Bisakah Kita Melalui Duka dengan Mencuci Piring?

Penulis : Theresella Mercy
Penyunting : Nurramadhina A. Daradjat

Pandemi kemarin, aku kehilangan kakek dan bibi dalam rentang waktu yang tak jauh. Ketika kakekku meninggal dan keluargaku pergi melayat ke Bangka, bibiku masih ada menyambut dan menerima kami di sana. Lalu, tak sampai sebulan berselang, penyakit bibi tiba-tiba bertambah parah dan ia menyusul kakekku berpulang ke Surga. Sampai hari ini kenangan akan kepergian mereka berdua masih mengundang perasaan campur-aduk di benakku. 

Berkaca dari pengalaman pribadi, aku tahu kalau bicara soal duka dan kematian bukanlah hal yang mudah. Topik pembicaraan ini selalu menguakkan luka, entah lama ataupun baru, yang tentu tak nyaman. Tak semua orang tahu bagaimana menghadapi kehilangan yang mungkin masih bertengger lama setelah sosok yang berharga pergi meninggalkan. 

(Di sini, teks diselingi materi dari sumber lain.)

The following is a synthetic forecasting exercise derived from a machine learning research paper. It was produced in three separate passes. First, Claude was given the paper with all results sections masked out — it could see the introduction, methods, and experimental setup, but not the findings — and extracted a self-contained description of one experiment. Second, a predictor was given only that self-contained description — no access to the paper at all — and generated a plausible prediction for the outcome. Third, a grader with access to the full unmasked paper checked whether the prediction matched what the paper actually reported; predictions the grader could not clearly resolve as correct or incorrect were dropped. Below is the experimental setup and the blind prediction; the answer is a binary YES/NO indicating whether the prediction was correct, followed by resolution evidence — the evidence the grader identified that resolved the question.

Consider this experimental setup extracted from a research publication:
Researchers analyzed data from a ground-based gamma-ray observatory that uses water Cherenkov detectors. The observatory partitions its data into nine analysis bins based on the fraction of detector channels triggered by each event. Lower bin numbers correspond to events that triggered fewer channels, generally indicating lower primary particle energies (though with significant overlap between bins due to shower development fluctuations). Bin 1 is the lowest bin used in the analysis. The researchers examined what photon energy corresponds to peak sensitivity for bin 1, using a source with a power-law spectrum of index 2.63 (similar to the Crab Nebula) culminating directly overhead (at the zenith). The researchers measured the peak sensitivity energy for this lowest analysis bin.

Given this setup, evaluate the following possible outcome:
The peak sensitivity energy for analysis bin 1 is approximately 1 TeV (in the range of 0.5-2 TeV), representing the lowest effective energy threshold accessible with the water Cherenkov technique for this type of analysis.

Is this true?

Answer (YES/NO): NO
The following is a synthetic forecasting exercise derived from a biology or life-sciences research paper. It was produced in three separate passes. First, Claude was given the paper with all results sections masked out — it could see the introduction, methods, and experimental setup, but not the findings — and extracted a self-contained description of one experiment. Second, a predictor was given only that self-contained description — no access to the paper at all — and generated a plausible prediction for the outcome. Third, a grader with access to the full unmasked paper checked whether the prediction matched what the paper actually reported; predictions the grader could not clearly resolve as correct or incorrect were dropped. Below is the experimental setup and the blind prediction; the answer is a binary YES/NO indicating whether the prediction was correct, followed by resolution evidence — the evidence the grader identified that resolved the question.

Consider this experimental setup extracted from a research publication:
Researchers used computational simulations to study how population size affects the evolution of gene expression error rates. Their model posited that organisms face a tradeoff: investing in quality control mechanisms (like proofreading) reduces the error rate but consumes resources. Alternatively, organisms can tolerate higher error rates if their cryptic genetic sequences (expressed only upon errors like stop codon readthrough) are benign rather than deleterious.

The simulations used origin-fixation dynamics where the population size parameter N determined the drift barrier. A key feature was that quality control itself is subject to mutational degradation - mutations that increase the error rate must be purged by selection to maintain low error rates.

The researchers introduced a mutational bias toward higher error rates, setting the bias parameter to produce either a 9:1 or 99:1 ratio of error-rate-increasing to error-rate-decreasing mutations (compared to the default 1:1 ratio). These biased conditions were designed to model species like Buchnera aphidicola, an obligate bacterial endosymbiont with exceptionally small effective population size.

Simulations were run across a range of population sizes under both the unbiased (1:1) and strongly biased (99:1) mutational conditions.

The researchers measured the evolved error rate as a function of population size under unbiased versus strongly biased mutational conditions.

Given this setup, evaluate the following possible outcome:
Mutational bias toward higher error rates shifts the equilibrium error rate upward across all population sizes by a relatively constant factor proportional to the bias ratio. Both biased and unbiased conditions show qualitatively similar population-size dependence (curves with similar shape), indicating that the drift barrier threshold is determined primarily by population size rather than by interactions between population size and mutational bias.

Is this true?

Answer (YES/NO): NO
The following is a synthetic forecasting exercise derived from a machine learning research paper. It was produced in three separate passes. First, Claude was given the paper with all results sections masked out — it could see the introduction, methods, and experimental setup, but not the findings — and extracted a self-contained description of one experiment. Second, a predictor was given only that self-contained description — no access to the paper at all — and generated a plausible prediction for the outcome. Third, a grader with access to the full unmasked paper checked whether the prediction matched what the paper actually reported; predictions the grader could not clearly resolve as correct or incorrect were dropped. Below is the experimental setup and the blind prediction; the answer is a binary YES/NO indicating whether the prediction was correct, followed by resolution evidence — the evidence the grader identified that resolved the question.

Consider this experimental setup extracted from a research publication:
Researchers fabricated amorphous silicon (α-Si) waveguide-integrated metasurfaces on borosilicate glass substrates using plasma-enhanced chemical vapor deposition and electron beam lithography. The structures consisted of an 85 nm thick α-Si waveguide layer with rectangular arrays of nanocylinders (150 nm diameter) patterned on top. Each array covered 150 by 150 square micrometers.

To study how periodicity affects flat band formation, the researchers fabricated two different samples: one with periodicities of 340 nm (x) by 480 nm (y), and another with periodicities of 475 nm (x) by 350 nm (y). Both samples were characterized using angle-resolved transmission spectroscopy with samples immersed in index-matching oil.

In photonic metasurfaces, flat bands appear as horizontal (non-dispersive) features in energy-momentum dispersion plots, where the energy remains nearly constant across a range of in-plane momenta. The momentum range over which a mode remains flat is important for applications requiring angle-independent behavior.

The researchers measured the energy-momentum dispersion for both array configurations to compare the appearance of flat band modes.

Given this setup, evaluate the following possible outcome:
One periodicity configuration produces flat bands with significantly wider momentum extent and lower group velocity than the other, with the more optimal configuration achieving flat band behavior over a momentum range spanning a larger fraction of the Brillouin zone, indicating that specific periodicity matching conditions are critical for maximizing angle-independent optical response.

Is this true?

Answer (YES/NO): YES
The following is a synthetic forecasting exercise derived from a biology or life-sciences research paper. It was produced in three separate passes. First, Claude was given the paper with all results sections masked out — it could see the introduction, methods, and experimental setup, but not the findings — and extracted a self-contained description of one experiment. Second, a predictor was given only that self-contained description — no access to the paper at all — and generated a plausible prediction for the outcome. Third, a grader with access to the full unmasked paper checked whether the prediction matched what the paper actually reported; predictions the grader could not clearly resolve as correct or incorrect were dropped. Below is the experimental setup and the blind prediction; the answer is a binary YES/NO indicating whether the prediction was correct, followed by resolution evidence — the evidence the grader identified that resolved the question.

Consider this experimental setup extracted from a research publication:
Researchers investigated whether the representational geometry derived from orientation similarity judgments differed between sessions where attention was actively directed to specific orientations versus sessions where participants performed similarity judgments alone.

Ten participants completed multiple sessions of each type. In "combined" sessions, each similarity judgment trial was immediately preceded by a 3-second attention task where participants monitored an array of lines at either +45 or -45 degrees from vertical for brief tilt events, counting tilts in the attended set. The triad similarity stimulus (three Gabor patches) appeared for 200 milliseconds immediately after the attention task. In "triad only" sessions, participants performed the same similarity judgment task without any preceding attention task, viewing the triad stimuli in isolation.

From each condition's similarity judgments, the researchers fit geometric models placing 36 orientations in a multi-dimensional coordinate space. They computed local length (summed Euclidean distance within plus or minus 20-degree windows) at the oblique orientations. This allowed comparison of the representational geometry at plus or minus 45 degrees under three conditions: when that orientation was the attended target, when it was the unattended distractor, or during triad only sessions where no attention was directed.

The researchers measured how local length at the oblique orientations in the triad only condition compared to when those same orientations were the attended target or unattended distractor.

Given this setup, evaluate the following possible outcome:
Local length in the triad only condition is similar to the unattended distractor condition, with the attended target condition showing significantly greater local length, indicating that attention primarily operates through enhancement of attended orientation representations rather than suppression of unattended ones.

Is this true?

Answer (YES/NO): NO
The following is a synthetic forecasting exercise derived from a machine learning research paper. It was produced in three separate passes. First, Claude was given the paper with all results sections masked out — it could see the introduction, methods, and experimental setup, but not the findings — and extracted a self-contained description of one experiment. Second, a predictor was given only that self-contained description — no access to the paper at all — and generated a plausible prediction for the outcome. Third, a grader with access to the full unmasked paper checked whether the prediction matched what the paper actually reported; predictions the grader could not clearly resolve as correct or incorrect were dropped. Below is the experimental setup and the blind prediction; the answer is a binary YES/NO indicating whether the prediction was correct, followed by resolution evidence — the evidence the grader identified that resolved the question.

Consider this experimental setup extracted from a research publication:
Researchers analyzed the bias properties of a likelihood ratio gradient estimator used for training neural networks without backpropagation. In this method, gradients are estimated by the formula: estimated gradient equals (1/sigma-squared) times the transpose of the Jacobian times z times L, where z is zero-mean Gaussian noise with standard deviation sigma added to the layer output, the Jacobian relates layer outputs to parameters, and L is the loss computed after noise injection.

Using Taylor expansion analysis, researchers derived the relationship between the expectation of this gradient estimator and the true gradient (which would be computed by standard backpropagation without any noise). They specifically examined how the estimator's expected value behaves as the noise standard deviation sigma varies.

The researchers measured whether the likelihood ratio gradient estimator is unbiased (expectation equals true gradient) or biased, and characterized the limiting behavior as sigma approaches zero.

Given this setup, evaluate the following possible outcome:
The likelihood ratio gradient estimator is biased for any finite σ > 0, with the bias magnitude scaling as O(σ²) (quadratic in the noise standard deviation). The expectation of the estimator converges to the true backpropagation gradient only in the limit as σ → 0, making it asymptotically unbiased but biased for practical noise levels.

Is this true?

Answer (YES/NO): NO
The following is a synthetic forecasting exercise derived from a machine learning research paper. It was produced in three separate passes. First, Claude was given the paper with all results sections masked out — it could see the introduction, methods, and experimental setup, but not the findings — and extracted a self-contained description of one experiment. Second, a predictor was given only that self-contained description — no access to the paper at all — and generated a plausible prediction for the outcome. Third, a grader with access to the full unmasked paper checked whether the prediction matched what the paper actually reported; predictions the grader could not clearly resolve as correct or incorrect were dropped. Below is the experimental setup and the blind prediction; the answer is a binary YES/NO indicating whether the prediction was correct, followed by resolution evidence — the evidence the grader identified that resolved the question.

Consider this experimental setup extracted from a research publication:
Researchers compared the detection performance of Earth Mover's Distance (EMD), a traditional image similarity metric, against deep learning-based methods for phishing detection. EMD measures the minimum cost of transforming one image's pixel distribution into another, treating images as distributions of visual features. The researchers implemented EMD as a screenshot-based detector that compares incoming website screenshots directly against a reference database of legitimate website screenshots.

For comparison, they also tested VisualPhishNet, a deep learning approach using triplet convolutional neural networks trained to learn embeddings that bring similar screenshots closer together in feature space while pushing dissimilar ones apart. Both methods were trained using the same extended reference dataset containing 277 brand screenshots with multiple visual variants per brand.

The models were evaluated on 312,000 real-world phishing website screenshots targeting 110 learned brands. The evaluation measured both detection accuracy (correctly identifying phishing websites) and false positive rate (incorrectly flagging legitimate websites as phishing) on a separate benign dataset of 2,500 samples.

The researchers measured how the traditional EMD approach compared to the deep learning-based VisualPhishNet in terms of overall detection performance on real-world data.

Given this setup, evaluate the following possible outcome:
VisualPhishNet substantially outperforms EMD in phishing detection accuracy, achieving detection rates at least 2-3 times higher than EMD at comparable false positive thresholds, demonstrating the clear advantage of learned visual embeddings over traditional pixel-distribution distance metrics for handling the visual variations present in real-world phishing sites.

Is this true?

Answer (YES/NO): NO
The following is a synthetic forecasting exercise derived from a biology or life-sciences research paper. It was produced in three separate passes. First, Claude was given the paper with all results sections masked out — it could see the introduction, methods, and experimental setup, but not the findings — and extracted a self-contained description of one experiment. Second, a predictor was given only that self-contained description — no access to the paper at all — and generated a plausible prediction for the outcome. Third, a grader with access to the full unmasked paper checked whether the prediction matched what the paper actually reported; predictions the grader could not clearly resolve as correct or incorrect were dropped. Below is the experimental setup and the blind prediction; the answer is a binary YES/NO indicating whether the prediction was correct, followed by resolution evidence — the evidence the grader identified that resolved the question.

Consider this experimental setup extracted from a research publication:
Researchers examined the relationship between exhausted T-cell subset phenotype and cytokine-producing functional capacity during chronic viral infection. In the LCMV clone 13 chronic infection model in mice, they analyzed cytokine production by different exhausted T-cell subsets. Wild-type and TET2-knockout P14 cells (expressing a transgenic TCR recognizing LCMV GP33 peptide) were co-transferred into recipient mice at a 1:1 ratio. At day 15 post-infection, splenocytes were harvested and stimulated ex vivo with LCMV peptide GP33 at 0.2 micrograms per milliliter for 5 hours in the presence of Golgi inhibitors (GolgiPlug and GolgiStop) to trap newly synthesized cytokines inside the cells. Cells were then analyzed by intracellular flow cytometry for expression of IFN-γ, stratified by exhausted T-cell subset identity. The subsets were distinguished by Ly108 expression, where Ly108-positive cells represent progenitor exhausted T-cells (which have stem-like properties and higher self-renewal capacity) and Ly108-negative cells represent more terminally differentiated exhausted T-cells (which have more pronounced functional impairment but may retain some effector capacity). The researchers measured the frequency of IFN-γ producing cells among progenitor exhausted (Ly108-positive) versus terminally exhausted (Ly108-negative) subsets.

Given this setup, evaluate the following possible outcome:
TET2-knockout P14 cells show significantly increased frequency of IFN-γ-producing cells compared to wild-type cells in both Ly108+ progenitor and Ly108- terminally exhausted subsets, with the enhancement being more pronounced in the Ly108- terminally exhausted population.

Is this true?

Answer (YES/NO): NO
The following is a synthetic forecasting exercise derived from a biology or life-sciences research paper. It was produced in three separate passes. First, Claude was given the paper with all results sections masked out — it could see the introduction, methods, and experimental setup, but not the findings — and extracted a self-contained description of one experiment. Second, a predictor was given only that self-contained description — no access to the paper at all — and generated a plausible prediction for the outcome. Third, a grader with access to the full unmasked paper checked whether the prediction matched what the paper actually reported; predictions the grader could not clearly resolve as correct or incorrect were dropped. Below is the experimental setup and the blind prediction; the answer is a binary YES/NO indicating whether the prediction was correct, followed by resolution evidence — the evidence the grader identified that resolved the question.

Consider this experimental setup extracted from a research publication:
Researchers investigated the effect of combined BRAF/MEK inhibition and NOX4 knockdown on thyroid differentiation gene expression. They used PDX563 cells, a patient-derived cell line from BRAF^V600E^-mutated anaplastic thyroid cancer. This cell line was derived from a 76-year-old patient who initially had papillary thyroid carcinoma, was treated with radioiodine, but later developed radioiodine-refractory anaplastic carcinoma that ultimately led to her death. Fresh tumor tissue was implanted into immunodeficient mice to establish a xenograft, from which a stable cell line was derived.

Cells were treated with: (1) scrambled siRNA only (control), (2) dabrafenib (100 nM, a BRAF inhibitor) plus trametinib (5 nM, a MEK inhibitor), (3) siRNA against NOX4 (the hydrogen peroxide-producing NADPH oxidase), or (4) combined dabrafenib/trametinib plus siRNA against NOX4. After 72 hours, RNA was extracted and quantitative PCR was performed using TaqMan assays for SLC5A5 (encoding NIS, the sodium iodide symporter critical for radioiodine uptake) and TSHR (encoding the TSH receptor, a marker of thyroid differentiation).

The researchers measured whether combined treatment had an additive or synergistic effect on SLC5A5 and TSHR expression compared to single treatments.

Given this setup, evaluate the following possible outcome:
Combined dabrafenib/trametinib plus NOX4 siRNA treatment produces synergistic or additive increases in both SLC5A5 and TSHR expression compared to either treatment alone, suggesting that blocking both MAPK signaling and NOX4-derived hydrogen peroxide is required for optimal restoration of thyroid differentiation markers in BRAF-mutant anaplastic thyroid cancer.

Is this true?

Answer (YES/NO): YES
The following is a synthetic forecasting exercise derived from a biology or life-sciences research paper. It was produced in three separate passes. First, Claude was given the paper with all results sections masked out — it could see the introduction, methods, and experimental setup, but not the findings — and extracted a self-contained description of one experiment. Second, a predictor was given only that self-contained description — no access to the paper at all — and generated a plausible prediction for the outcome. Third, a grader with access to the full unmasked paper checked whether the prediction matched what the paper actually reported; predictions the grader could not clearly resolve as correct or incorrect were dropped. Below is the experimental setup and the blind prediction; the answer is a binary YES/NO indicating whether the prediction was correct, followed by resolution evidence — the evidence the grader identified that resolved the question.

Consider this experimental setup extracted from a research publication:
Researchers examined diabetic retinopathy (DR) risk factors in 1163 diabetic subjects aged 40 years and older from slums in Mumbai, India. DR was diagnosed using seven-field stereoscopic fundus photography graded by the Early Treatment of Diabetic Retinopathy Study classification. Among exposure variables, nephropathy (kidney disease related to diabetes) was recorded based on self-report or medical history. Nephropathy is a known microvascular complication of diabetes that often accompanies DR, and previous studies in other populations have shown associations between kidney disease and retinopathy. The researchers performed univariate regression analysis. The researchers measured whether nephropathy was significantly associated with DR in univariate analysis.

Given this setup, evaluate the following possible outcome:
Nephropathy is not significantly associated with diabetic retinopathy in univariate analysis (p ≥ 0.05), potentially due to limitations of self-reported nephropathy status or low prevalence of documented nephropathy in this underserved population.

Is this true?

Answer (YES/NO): YES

Namun, suatu waktu, aku menemukan sebuah buku yang judulnya menggelitik mata: Seorang Pria yang Melalui Duka dengan Mencuci Piring. Bagiku frasa ini menarik dalam banyak aspek: pembicaraan mengenai cara pria menghadapi duka bukanlah diskursus yang jamak ditemui; dan pembicaraan soal mencuci piring untuk melalui duka bukanlah hal yang wajar dibicarakan. Buku ini ditulis oleh dr. Andreas Kurniawan, Sp. KJ – seorang psikiater yang baru saja kehilangan anaknya. Banyaknya faktor yang menarik membuatku akhirnya memutuskan untuk membaca buku ini – dan membuktikan teorinya. 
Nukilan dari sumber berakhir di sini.